In the meantime, there is an increasing deficit in public governance. More policy shortcomings could easily translate into more lockdowns and a deeper recession.
Funding is indispensable, to say the least. Last week, oblivious to the urgency, the House suspended its plenary session. Instead a “small committee” will study the budget. Some suspect that the move was intended to break the so-called gentleman’s agreement and prevent the transition of power in Congress.
This broadsheet reported that the intramural in Congress, “looms during four-day House special session.” The Philippine Daily Inquirer’s headline warned, “a reenacted budget can cripple COVID response.”

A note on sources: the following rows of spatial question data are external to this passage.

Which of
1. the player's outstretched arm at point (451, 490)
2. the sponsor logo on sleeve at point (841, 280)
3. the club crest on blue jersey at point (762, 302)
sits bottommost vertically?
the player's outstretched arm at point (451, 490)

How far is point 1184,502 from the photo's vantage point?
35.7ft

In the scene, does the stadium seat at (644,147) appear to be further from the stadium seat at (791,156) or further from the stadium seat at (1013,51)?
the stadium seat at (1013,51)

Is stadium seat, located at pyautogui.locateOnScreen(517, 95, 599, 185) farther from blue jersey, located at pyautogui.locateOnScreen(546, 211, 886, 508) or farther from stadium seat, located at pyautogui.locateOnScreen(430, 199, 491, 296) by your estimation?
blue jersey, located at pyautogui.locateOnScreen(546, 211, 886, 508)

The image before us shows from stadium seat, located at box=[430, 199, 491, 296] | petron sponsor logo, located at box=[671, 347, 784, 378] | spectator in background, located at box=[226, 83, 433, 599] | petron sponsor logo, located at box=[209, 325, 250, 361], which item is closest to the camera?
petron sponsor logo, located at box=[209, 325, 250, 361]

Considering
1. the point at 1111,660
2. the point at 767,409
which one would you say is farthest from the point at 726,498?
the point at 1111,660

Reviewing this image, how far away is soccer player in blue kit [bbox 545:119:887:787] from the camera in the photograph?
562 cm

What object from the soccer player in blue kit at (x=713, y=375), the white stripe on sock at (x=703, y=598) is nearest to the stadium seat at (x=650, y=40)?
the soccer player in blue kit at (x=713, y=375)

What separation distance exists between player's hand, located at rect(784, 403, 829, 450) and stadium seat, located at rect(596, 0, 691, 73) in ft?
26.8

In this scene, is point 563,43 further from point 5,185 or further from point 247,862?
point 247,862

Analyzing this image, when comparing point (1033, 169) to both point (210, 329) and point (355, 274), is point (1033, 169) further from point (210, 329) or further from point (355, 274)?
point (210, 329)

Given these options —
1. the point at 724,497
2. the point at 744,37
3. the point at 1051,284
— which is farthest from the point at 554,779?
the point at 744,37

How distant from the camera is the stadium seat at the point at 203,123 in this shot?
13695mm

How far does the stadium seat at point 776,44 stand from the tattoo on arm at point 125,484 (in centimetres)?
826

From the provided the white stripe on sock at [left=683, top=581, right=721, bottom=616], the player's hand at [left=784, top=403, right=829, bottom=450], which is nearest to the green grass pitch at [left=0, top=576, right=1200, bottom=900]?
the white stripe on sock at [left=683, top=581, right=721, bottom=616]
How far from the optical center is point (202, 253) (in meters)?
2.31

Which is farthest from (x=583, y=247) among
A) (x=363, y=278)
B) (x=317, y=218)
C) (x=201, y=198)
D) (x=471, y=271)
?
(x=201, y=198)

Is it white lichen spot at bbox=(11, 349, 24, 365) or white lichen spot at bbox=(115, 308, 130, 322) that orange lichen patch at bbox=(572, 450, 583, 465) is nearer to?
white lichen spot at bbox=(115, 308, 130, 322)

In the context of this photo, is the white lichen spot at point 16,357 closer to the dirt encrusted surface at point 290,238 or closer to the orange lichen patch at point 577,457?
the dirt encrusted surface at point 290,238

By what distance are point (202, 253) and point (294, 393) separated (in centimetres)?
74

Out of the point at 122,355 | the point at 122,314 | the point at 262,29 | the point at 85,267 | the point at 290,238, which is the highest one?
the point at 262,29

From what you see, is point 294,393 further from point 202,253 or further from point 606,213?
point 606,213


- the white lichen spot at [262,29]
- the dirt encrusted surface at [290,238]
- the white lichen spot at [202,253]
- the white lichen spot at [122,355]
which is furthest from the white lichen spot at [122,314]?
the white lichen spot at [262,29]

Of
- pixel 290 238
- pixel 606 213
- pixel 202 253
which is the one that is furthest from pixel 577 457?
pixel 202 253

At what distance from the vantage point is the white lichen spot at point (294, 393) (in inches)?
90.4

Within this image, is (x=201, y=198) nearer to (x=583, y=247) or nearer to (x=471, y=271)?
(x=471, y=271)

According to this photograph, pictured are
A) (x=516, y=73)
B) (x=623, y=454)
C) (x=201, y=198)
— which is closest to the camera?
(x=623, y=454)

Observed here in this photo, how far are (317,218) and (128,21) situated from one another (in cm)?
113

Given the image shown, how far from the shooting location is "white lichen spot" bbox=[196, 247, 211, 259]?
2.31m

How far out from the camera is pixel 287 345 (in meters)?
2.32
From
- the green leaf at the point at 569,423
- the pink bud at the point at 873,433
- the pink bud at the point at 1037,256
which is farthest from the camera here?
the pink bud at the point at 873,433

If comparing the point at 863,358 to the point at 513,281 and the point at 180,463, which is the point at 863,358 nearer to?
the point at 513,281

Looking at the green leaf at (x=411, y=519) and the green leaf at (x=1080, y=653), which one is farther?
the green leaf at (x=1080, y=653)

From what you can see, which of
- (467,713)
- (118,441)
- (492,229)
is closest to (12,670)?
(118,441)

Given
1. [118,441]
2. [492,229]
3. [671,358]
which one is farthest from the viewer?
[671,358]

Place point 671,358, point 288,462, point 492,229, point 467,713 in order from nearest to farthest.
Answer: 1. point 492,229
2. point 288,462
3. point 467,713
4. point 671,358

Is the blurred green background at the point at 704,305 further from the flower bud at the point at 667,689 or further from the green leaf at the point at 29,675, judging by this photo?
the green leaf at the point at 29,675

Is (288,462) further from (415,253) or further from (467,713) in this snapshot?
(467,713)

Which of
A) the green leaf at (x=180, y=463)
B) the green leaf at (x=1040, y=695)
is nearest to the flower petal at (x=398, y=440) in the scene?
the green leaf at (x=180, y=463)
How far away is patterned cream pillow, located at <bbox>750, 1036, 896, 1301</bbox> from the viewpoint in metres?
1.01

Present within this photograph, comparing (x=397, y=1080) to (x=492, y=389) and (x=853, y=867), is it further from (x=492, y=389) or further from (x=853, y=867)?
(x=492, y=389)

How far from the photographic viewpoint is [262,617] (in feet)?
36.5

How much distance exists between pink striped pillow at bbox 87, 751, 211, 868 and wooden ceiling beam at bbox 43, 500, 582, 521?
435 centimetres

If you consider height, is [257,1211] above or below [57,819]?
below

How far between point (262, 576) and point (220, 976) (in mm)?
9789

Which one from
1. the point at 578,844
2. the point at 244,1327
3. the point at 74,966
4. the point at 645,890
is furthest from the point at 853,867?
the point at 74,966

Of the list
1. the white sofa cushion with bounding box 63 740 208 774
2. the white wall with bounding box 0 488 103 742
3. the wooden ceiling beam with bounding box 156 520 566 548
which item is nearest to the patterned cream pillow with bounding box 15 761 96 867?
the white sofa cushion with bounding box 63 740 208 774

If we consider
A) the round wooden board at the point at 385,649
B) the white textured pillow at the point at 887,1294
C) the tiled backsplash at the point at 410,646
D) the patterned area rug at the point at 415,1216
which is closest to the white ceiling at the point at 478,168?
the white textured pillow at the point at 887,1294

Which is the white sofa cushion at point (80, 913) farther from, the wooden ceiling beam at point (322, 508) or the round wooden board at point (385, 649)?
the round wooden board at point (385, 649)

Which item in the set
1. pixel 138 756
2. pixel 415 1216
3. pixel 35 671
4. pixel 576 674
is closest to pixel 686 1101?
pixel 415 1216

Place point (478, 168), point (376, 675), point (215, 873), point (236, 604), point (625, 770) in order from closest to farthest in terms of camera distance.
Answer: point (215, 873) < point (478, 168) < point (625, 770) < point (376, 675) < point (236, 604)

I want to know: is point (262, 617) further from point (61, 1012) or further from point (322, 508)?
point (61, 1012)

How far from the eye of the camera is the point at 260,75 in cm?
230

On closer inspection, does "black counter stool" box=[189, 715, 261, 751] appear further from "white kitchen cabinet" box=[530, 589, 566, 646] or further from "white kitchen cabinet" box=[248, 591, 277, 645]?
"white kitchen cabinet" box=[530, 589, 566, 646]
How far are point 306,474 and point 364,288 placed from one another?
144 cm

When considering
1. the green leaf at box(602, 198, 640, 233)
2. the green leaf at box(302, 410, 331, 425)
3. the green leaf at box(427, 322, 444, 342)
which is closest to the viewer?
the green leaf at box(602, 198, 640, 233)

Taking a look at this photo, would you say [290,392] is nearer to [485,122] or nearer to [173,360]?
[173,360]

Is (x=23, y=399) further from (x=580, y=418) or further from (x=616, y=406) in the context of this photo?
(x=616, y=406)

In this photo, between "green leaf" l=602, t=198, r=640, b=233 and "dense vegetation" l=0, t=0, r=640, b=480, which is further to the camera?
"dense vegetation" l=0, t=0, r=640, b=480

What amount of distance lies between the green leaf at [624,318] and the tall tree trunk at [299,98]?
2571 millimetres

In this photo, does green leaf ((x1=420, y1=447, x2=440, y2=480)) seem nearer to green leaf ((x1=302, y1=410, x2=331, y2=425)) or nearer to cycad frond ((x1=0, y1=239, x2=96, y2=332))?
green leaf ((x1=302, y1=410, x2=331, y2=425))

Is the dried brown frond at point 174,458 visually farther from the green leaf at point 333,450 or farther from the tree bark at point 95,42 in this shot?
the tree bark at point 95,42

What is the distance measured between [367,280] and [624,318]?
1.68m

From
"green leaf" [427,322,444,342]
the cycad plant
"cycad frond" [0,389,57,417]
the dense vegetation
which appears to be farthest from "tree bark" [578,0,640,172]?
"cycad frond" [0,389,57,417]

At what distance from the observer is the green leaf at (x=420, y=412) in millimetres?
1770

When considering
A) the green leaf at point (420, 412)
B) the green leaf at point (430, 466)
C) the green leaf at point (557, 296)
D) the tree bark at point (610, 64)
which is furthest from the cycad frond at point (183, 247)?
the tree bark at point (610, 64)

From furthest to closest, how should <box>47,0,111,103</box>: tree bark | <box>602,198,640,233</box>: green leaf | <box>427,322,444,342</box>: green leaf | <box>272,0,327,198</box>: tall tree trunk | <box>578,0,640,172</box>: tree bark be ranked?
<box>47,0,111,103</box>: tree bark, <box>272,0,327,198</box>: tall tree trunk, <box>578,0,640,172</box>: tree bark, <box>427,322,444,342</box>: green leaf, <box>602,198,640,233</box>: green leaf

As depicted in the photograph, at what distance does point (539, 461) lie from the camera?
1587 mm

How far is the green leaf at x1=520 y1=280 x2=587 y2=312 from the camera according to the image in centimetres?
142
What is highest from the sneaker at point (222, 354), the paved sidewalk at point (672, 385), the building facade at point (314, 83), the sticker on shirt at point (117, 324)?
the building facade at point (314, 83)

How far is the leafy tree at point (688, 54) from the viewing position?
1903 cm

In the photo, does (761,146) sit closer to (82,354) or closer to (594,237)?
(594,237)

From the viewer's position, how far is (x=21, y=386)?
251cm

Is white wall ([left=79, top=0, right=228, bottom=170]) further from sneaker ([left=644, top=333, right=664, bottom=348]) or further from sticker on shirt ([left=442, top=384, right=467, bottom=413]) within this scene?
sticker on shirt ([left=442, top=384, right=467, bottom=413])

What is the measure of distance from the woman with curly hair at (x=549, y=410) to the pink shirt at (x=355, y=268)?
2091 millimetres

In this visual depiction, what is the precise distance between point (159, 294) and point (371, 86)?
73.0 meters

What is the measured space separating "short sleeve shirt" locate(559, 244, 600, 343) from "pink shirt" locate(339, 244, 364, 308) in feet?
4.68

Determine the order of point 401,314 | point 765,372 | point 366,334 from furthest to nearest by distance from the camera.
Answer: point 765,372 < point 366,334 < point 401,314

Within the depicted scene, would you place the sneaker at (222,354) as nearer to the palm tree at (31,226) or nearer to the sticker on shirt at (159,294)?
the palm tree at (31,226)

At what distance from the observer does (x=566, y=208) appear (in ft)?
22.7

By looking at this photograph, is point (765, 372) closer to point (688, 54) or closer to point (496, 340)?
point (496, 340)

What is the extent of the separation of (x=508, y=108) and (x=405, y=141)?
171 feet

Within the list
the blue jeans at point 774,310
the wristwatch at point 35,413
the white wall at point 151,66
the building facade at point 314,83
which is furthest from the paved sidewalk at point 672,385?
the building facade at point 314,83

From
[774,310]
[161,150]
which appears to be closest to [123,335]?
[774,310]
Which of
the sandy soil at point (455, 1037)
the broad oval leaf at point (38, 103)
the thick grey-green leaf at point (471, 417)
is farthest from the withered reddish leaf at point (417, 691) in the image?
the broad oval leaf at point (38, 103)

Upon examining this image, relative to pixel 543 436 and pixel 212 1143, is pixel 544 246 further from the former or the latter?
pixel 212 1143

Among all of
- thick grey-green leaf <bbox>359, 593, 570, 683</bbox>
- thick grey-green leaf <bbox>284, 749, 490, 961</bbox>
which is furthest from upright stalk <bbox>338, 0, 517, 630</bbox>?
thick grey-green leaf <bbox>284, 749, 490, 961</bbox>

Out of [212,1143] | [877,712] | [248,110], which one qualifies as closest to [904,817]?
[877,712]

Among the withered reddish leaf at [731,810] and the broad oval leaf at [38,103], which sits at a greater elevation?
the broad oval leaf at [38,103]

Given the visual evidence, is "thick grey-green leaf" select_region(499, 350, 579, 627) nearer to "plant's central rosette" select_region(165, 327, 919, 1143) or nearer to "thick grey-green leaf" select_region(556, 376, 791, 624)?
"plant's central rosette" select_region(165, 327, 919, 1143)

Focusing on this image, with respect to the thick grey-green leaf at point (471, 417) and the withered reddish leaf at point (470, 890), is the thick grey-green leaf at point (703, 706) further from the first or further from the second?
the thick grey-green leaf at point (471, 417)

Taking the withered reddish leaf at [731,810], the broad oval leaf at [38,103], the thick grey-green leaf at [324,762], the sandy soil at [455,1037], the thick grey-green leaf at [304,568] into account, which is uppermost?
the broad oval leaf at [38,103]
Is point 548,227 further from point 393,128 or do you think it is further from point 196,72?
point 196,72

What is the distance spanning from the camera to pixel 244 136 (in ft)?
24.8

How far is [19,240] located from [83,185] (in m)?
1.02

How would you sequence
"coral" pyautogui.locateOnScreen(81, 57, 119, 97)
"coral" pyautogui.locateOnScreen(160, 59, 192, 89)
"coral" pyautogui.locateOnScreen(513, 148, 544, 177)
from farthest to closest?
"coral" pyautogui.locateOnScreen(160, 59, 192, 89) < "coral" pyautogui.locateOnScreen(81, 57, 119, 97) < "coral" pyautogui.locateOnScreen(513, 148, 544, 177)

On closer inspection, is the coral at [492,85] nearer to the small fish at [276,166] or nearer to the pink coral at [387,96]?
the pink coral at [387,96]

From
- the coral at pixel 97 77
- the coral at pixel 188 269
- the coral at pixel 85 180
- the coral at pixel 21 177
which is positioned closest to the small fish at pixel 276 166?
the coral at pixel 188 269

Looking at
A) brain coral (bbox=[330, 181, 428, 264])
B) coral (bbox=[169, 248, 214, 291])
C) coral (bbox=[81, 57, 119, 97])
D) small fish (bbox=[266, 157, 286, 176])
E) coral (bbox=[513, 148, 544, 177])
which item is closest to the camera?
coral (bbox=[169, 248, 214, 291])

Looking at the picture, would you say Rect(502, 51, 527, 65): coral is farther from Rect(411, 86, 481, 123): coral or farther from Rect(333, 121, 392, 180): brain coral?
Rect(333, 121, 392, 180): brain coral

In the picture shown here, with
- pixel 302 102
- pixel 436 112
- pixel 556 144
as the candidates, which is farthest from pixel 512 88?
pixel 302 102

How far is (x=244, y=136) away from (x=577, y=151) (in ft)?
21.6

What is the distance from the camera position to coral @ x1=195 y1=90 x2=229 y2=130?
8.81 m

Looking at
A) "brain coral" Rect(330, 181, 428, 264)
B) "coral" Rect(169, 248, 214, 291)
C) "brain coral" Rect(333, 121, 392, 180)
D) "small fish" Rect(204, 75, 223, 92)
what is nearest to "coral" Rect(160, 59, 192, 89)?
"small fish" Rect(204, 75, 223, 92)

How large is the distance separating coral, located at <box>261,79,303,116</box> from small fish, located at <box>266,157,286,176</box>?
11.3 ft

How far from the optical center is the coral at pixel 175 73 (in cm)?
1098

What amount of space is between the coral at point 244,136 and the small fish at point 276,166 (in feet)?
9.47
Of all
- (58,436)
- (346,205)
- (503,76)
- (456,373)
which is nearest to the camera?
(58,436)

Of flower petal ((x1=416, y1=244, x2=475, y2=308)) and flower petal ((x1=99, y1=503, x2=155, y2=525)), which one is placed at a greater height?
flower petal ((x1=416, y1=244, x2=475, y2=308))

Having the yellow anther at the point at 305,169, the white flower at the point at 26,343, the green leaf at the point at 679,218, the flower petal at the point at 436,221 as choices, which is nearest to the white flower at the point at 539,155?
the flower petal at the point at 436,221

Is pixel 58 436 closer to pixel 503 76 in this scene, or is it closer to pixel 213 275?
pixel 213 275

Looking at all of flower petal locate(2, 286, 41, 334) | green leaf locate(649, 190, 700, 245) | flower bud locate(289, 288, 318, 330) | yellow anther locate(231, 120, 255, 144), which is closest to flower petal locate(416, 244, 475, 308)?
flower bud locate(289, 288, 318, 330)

Monday afternoon, the Velasco camp convened a pre-session meeting. Based on preliminary reports, Velasco would be voted the new speaker once the speakership is declared vacant and an election of a new speaker is called for. Unless this process is consummated quickly, politicking — not politics — will run over Congress and the 2021 budget may likely be derailed.
This is how public governance deficit is incurred. Among others, it’s a numbers game.
In the proposed 2021 budget, we see some districts benefitting from tens of billions of pesos worth of infra projects. On the other hand, other areas of the archipelago would hardly see their infra allocation reach the one-billion mark.
While different areas have different markers for infra requirements, we observe that areas getting the bigger slice of pork are already on their way to becoming business centers. How can uneven development in the Philippines be addressed by this budget practice?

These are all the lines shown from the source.